** Start of ENTRIES SHOWN **
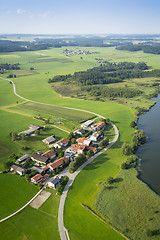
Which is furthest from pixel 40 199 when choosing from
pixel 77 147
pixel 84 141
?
pixel 84 141

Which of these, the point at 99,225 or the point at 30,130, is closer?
the point at 99,225

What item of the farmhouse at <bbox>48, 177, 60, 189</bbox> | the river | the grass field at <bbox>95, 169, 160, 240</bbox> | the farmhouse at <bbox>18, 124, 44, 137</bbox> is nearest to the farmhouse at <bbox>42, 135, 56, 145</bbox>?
the farmhouse at <bbox>18, 124, 44, 137</bbox>

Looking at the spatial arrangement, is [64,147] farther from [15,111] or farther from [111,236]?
[15,111]

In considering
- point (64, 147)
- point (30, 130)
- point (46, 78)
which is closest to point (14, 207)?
point (64, 147)

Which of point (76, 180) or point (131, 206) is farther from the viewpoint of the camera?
point (76, 180)

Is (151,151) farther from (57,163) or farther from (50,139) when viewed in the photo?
(50,139)

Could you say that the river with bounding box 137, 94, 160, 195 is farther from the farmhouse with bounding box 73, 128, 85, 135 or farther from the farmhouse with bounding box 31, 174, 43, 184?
the farmhouse with bounding box 31, 174, 43, 184
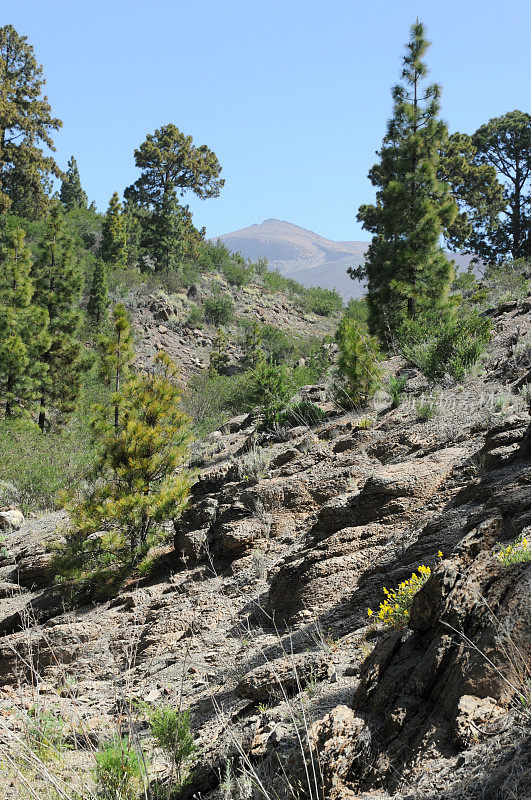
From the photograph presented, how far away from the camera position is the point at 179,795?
3.12 m

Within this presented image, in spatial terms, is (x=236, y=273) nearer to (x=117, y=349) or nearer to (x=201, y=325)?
(x=201, y=325)

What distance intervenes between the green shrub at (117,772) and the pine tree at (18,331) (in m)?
18.5

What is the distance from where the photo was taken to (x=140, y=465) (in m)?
8.38

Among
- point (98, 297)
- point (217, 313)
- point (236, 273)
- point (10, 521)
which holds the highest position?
point (236, 273)

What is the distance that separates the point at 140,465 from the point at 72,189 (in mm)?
46960

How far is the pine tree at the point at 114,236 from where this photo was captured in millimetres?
35750

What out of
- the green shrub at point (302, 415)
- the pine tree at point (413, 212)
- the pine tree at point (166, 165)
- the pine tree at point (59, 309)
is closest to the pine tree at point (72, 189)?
the pine tree at point (166, 165)

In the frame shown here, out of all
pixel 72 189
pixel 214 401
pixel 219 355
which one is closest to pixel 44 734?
pixel 214 401

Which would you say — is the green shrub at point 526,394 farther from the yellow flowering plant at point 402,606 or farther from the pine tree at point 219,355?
the pine tree at point 219,355

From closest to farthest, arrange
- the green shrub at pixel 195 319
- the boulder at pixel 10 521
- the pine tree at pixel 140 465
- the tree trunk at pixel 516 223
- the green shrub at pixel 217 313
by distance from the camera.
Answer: the pine tree at pixel 140 465 → the boulder at pixel 10 521 → the tree trunk at pixel 516 223 → the green shrub at pixel 195 319 → the green shrub at pixel 217 313

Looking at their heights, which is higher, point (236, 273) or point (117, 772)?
point (236, 273)

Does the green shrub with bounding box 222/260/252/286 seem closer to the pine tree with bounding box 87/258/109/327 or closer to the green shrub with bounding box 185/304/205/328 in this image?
the green shrub with bounding box 185/304/205/328

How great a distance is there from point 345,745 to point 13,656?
207 inches

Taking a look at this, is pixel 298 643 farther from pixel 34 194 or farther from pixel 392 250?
pixel 34 194
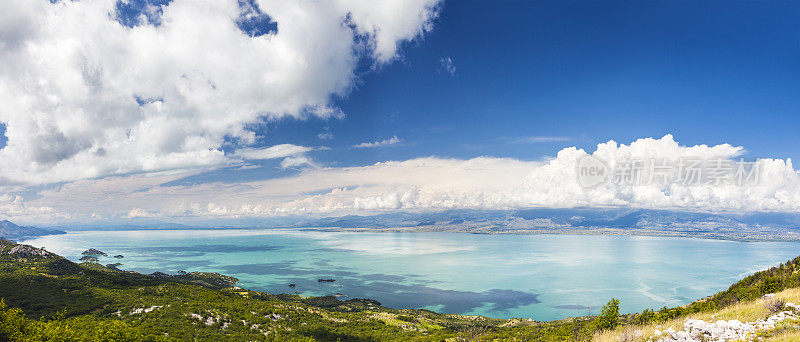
** End of ENTRIES SHOWN **
Can you pull out every line of the material above that contains the word "closer"? Case counts, so match capitals and lowercase letters precisely.

RESULT FOR THIS EXERCISE:
Which of these, the point at 99,225 or the point at 30,130, is closer?
Does the green shrub with bounding box 222/260/252/286 seem closer to the pine tree with bounding box 87/258/109/327 or closer to the green shrub with bounding box 185/304/205/328 in this image?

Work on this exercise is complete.